Exercise requirements =
Once the line containing "The earlier birth" is found in the entries below, restate it and each following line word for word, stopping after the line containing "Answer (YES/NO): YES".

Given data =
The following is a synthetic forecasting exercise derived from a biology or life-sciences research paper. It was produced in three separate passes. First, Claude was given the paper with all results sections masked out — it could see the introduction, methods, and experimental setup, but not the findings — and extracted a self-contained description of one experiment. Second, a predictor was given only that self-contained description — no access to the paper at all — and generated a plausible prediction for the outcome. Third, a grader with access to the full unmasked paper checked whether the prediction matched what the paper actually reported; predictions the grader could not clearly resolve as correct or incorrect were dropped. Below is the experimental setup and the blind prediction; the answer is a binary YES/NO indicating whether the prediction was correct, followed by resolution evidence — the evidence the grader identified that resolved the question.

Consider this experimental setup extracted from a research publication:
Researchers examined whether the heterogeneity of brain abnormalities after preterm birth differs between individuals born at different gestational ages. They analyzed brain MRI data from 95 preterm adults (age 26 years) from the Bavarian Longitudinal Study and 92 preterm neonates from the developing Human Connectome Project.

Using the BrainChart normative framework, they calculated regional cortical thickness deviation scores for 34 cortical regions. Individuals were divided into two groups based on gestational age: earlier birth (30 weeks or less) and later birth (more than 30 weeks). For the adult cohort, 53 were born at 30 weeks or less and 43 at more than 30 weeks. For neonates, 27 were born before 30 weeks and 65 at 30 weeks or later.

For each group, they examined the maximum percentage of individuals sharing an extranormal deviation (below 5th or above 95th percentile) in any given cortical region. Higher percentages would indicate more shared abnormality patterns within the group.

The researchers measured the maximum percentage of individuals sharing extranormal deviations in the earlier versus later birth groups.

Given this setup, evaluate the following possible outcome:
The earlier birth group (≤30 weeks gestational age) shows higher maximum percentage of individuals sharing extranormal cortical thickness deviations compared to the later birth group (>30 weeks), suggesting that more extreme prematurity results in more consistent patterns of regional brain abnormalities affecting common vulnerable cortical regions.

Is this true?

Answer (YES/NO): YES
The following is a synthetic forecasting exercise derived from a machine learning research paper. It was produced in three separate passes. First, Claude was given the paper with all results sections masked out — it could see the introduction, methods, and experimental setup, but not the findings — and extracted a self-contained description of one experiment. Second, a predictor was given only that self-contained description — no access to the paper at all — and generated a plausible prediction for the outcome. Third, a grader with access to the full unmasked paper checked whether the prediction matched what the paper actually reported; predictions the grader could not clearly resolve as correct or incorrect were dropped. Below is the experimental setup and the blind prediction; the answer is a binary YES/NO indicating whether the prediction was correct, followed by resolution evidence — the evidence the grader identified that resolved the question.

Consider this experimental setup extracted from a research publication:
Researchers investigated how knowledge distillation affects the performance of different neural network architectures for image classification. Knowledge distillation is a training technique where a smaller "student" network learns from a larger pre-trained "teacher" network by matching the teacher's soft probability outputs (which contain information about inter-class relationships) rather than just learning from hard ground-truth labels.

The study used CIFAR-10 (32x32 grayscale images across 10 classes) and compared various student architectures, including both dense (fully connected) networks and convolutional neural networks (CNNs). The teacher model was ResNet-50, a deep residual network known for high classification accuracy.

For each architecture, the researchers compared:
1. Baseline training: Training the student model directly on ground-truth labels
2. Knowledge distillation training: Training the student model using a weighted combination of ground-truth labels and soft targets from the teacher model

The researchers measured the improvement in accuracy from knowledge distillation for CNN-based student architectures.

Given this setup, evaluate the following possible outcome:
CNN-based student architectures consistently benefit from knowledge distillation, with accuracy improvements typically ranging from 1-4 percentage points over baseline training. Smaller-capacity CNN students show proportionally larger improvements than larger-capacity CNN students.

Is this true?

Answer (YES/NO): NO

Solution below =
The earlier birth group (≤30 weeks gestational age) shows higher maximum percentage of individuals sharing extranormal cortical thickness deviations compared to the later birth group (>30 weeks), suggesting that more extreme prematurity results in more consistent patterns of regional brain abnormalities affecting common vulnerable cortical regions.

Is this true?

Answer (YES/NO): YES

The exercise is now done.